Bekerja dengan jam kerja yang amat panjang tentunya melanggar hak anak. Bekerja dikhawatirkan akan memberikan dampak yang buruk bagi anak, baik dampak fisik maupun psikis. Kondisi fisik anak masih terlalu muda untuk bekerja dalam jumlah waktu yang lama. Waktu bermain menjadi sedikit sehingga pengembangan kreativitas anak lambat. Terlebih lagi mereka tidak akan bisa menikmati kebahagiaan masa kecil. Mereka juga seringkali harus menghadapi risiko kecelakaan kerja dan menjadi sasaran pelecehan atau penindasan dan kesewenang-wenangan pekerja dewasa. Tjandraningsih (1995) mengemukakan bahwa anak yang bekerja di sektor formal (pabrik) bekerja dengan jam kerja relatif panjang dan memperoleh gaji yang relatif lebih rendah dari pekerja dewasa.
Pada tahun 2010, rata-rata pendapatan/upah/gaji anak bekerja perbulan sangat rendah, yaitu hanya berkisar 207 ribu rupiah. Anak yang bekerja pada umumnya tidak mempunyai pilihan, mereka dipaksa bekerja tanpa memikirkan berapa besar uang yang akan mereka peroleh. Mereka tidak punya daya dan upaya sehingga mereka tidak mampu menuntut pendapatan/upah/gaji yang lebih.
Bellamy dalam Usman dan Nachrowi (2004) mengatakan bahwa anak-anak yang bekerja pada usia dini, yang biasanya berasal dari keluarga miskin, dengan pendidikan yang terabaikan, sesungguhnya akan melestarikan kemiskinan, karena anak yang bekerja tumbuh menjadi seorang dewasa yang terjebak dalam pekerjaan yang tak terlatih, dan dengan upah yang sangat buruk. Membiarkan anak-anak bekerja sebagai pengganti sekolah dapat membuat lingkaran setan (vicious circle); awalnya, bekerja menimbulkan dampak buruk bagi sekolah,
selanjutnya berpendidikan rendah atau tidak berpendidikan sama sekali dapat mengakibatkan berlanjutnya keharusan anak-anak itu untuk bekerja.

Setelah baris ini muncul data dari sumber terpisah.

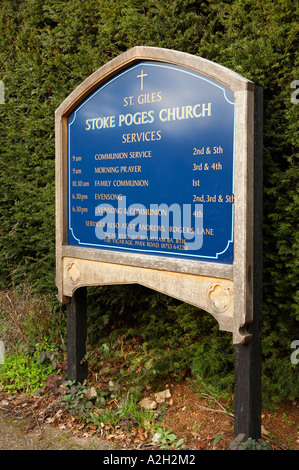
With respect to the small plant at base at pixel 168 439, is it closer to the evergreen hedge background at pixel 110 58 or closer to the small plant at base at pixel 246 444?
the small plant at base at pixel 246 444

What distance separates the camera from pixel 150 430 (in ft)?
11.2

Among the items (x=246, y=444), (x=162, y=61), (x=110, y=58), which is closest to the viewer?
(x=246, y=444)

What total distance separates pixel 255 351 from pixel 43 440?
164cm

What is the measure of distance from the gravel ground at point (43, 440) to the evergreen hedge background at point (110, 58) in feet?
3.19

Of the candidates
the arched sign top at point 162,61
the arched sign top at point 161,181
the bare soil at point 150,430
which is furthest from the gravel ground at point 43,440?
the arched sign top at point 162,61

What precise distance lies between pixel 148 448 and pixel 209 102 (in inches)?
88.2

Selain itu, Edmonds (2006) mengemukakan bahwa pendidikan yang rendah menyebabkan pendapatan yang rendah sehingga investasi pendidikan pada generasi yang akan datang juga akan rendah. Orang tua yang berpendidikan rendah, dengan pendapatan rendah akan memengaruhi kesehatan dan gizi anak sehingga berdampak pada produktivitas anak-anak baik dalam kegiatan sekolah maupun bekerja. Selain itu, pengalaman orang tua yang bekerja pada masa anak- anak membuat mereka akan beranggapan bahwa bekerja pada masa kanak-kanak adalah hal yang wajar.
Riset menunjukkan bahwa semakin awal seorang anak bekerja, semakin tinggi dampak negatif yang harus ia bayar dalam hal pendapatan pada saat ia dewasa (ILO, 2007). Bukti dari Brazil menunjukkan bahwa keterlibatan secara dini di dunia kerja mengurangi pendapatan selama hidup sebanyak 13-20 persen. Berdasarkan review dari riset-riset yang ada, ILO memerkirakan bahwa pendapatan seseorang meningkat 11 persen untuk setiap tahun pendidikan yang dienyam seorang anak.